Anomalous Anisotropic Quasiparticle Decay Dynamics in NiPS3 Induced by Electric Dipole and Spin Ordering

Two-dimensional van der Waals antiferromagnetic (AFM) material NiPS₃ has attracted extensive attention in the exploration of strongly correlated many-body phenomena due to its unique spin ordering and electric dipole. The spin ordering in NiPS₃ has been reported as the origin of its strong optical anisotropy, while the electric dipole, excited with the assistance of AFM spin ordering, has been reported to yield extraordinarily sharp photoluminescence.

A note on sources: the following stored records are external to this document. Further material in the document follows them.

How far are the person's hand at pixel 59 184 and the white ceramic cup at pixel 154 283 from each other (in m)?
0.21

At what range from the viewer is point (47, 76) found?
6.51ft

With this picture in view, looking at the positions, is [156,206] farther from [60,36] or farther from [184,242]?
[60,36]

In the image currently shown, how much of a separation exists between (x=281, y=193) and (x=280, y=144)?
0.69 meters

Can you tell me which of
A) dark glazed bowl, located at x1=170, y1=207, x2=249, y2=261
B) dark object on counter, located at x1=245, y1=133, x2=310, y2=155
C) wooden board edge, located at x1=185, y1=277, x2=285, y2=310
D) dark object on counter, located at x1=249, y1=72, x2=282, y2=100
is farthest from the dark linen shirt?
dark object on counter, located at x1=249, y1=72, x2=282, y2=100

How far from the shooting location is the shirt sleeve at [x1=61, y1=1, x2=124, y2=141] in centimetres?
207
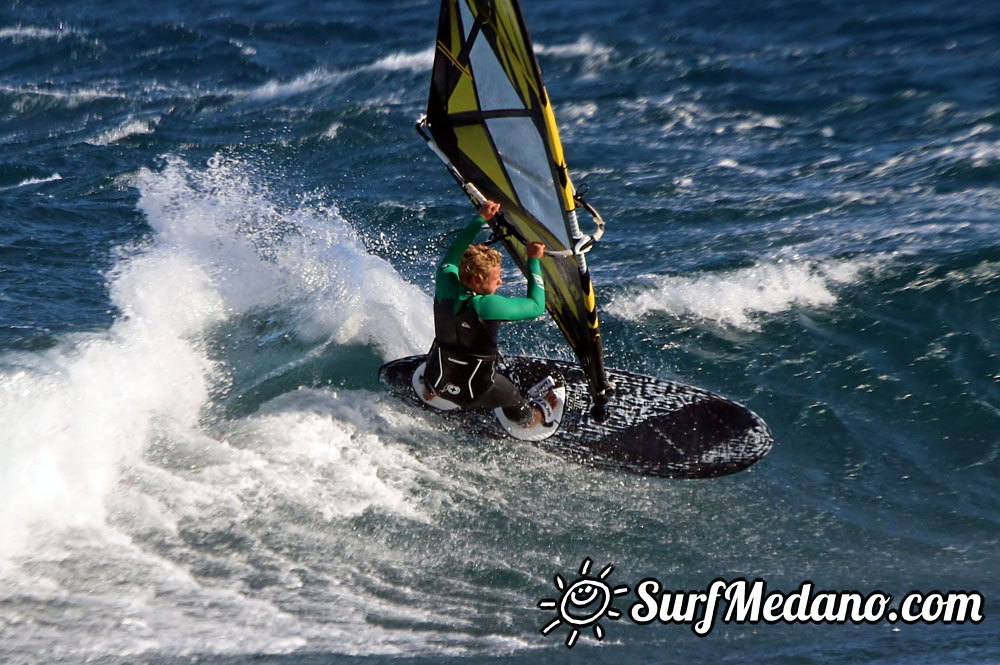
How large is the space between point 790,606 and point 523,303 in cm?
204

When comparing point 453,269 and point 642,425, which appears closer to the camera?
point 453,269

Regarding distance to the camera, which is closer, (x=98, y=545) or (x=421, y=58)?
(x=98, y=545)

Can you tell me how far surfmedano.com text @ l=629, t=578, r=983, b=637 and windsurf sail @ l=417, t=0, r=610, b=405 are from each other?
144 cm

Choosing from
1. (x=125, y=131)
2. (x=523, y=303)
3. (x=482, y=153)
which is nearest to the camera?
(x=523, y=303)

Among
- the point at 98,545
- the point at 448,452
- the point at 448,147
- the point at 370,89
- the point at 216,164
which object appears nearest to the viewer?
the point at 98,545

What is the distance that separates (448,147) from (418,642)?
10.9 feet

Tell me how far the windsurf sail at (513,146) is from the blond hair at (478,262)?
0.22m

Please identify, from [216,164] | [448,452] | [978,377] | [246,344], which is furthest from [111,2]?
[978,377]

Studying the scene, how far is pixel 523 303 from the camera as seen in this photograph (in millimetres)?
5035

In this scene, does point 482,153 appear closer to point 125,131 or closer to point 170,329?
point 170,329

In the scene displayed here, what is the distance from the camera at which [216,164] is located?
10.9 metres

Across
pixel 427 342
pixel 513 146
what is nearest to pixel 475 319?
pixel 513 146

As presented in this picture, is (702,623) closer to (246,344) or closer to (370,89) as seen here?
(246,344)

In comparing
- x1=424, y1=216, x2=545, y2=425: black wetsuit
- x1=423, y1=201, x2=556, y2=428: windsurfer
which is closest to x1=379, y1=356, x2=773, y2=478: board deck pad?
x1=423, y1=201, x2=556, y2=428: windsurfer
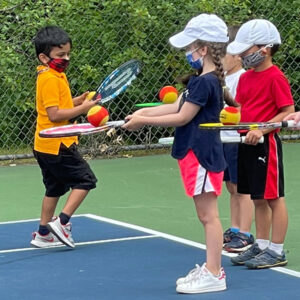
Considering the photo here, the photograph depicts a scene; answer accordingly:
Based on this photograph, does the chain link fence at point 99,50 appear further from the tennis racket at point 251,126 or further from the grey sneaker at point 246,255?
the tennis racket at point 251,126

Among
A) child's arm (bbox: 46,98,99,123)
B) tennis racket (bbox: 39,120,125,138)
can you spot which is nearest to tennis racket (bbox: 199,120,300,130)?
tennis racket (bbox: 39,120,125,138)

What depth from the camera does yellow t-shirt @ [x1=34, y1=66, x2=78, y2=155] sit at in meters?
6.61

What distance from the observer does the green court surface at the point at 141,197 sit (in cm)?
724

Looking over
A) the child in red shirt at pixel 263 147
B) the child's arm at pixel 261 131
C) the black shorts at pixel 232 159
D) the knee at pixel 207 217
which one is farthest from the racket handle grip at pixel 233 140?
the black shorts at pixel 232 159

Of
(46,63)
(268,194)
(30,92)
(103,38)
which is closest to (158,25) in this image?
(103,38)

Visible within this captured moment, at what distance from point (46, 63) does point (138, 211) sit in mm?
1655

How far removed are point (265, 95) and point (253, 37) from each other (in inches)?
14.6

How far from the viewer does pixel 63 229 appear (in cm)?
658

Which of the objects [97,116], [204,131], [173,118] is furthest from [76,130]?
[204,131]

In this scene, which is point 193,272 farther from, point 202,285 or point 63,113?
point 63,113

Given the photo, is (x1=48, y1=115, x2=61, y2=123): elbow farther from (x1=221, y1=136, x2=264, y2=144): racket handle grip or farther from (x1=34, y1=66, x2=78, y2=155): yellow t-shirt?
(x1=221, y1=136, x2=264, y2=144): racket handle grip

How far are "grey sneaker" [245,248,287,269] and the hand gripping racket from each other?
1.53 m

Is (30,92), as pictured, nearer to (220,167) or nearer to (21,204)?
(21,204)

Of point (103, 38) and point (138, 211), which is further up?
point (103, 38)
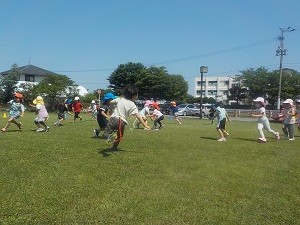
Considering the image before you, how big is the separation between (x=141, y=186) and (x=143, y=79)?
200 ft

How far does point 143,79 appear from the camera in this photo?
67.1 meters

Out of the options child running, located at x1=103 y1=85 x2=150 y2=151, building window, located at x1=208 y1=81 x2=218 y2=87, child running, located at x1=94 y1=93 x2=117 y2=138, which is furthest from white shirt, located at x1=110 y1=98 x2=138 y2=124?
building window, located at x1=208 y1=81 x2=218 y2=87

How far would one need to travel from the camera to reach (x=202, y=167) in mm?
8289

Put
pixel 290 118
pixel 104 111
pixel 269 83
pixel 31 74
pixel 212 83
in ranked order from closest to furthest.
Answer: pixel 104 111 → pixel 290 118 → pixel 269 83 → pixel 31 74 → pixel 212 83

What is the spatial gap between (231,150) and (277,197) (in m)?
4.30

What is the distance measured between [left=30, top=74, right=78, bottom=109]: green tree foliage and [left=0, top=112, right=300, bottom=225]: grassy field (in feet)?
132

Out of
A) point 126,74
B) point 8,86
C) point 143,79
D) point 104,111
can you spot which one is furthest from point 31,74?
point 104,111

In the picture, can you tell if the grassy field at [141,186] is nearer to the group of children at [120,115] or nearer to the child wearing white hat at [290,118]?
the group of children at [120,115]

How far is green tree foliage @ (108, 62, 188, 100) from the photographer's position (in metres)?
67.6

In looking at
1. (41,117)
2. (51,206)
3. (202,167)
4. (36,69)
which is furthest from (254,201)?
(36,69)

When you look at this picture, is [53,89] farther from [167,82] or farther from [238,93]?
[238,93]

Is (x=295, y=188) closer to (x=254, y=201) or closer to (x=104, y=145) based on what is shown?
(x=254, y=201)

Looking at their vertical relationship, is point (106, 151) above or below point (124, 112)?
below

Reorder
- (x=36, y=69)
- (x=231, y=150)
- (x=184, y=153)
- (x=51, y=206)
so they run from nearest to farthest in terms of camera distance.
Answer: (x=51, y=206), (x=184, y=153), (x=231, y=150), (x=36, y=69)
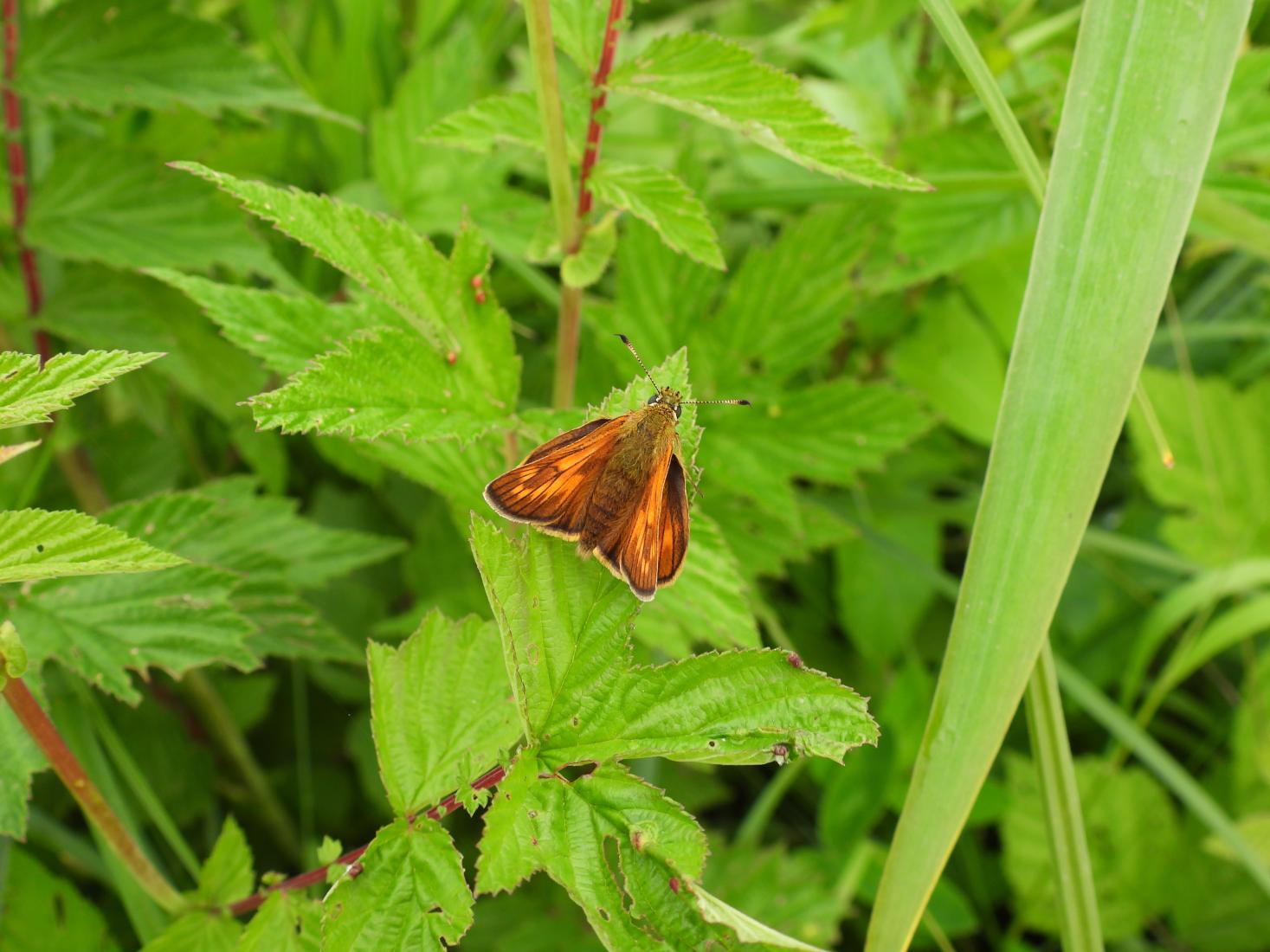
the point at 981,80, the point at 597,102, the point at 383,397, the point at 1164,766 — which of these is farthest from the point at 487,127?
the point at 1164,766

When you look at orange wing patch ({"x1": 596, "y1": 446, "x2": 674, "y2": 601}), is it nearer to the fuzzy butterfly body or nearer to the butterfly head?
the fuzzy butterfly body

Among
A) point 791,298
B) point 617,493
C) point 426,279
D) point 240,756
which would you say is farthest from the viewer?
point 240,756

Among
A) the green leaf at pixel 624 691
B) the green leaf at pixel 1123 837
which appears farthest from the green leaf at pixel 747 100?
the green leaf at pixel 1123 837

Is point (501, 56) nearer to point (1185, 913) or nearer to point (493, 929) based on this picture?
point (493, 929)

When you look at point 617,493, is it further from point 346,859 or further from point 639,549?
point 346,859

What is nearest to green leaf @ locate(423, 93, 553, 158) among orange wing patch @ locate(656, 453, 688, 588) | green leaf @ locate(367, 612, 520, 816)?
orange wing patch @ locate(656, 453, 688, 588)
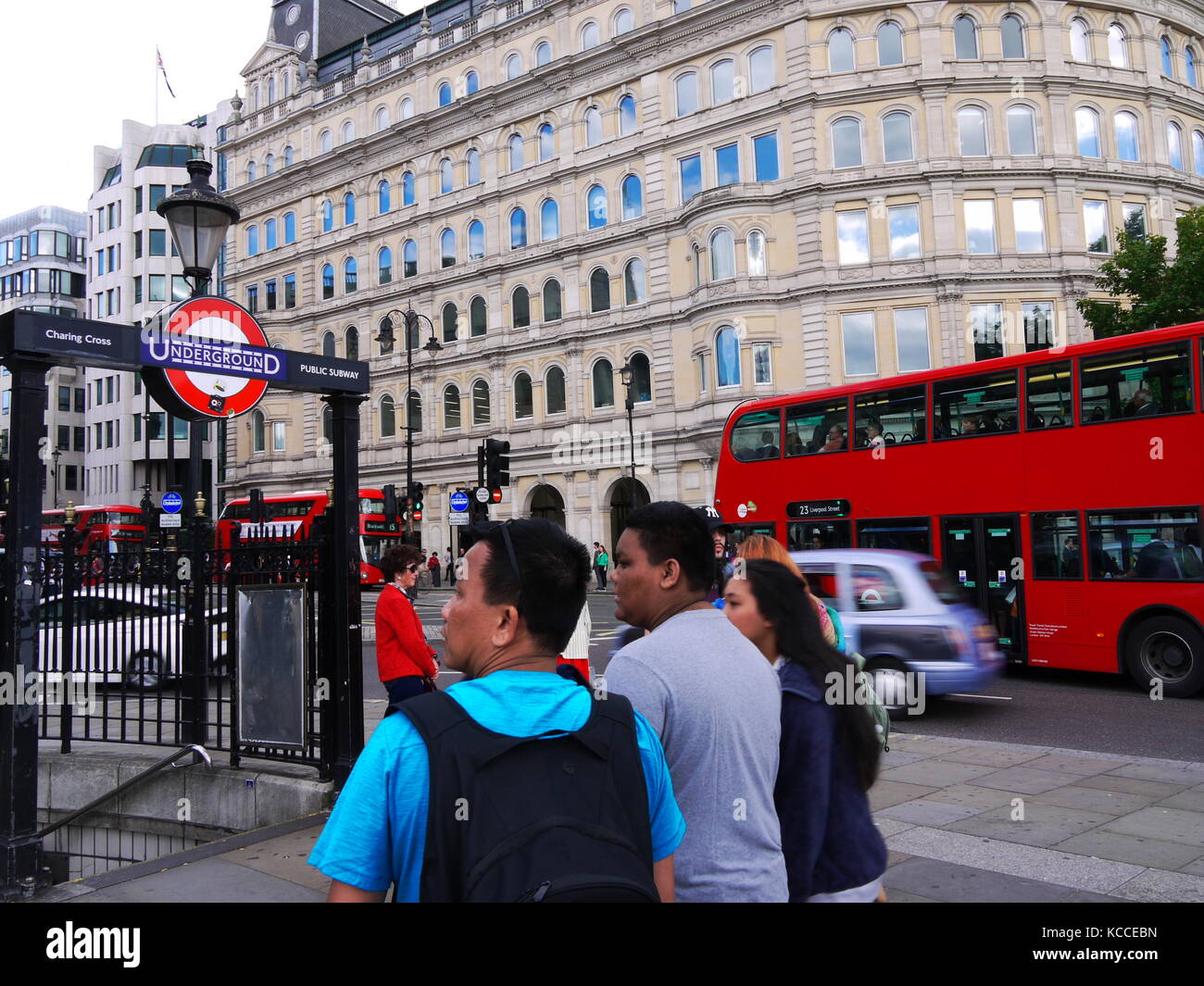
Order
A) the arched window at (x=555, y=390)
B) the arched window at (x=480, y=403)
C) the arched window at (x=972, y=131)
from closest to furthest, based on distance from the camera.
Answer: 1. the arched window at (x=972, y=131)
2. the arched window at (x=555, y=390)
3. the arched window at (x=480, y=403)

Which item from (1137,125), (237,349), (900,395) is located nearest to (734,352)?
(1137,125)

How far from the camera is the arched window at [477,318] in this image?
43.9m

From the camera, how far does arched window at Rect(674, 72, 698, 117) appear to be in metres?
37.2

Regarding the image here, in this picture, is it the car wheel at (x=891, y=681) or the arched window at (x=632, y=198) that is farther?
the arched window at (x=632, y=198)

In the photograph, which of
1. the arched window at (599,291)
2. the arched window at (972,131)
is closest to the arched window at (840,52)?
the arched window at (972,131)

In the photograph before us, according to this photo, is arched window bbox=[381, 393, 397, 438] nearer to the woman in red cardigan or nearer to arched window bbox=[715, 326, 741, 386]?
arched window bbox=[715, 326, 741, 386]

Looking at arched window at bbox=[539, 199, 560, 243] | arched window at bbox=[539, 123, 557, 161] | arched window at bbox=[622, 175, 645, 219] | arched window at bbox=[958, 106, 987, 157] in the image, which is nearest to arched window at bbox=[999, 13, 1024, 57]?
arched window at bbox=[958, 106, 987, 157]

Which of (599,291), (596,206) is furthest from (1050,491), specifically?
(596,206)

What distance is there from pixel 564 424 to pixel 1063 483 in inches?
1165

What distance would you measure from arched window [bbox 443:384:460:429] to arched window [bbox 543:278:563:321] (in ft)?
20.0

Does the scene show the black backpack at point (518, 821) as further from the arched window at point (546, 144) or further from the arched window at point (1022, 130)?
the arched window at point (546, 144)

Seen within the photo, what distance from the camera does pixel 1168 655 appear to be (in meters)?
11.5

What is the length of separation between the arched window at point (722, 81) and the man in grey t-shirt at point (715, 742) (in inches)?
1468
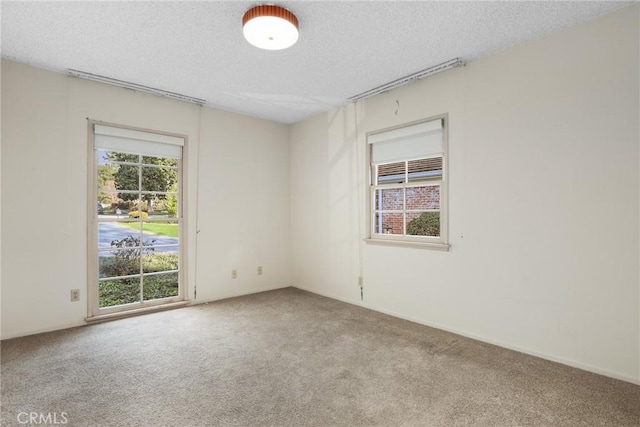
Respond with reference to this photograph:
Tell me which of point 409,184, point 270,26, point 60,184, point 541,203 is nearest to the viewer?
point 270,26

Here, we investigate the anisotropic quasiparticle decay dynamics of NiPS₃ single crystals using polarization-resolved femtosecond transient optical spectroscopy. We observe quasiparticle decay via spin–phonon coupling, electron–phonon coupling, and thermal diffusion processes, all showing strong anisotropy in the AFM phase of NiPS₃. Such anisotropy disappears in the paramagnetic phase of NiPS₃ due to spin disorder. The electron–phonon coupling decay process is significantly slowed down in the AFM phase of NiPS₃, which is a result of the formation of an electric dipole. The thermal diffusion process in NiPS₃ is susceptible to spin fluctuations, which are significantly slowed near the Néel temperature.